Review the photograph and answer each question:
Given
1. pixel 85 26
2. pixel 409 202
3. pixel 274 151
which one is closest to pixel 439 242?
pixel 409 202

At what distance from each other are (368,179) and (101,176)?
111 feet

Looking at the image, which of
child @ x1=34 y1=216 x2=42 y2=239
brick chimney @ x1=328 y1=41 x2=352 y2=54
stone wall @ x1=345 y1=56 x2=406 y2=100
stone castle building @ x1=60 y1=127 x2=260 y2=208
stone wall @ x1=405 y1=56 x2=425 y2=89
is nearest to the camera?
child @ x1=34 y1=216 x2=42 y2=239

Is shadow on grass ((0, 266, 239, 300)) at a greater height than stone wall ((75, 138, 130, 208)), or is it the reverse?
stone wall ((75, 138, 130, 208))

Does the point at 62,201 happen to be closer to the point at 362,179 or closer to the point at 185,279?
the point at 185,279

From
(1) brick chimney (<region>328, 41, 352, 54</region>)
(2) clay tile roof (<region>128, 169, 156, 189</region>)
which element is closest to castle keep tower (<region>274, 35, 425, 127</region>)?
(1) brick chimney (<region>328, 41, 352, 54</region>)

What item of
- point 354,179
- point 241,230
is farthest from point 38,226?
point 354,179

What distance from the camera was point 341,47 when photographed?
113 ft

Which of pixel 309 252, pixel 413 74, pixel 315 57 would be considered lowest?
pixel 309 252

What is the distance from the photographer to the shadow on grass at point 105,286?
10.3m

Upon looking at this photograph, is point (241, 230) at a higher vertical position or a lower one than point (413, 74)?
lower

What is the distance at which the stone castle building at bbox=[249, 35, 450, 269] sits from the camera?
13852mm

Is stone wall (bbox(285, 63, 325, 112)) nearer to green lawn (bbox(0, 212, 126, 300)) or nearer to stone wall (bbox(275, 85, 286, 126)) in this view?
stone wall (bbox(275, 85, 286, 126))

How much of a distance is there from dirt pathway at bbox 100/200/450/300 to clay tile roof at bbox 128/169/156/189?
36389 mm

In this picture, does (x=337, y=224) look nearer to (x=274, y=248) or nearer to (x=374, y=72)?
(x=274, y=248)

...

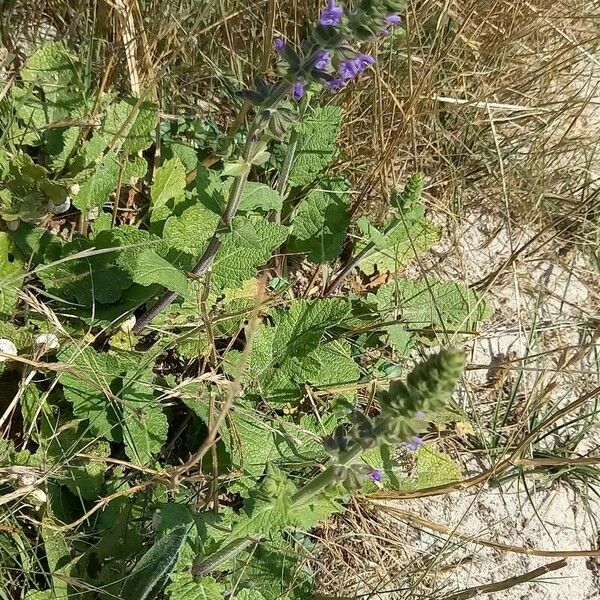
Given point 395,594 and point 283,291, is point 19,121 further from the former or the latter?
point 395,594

**What you have to do:** Collect every line of the material above that contains the string "region" and list those lines.

**Result below:**
(1) brick chimney (<region>328, 41, 352, 54</region>)
(2) clay tile roof (<region>128, 169, 156, 189</region>)
which element is closest to castle keep tower (<region>274, 35, 425, 127</region>)?
(1) brick chimney (<region>328, 41, 352, 54</region>)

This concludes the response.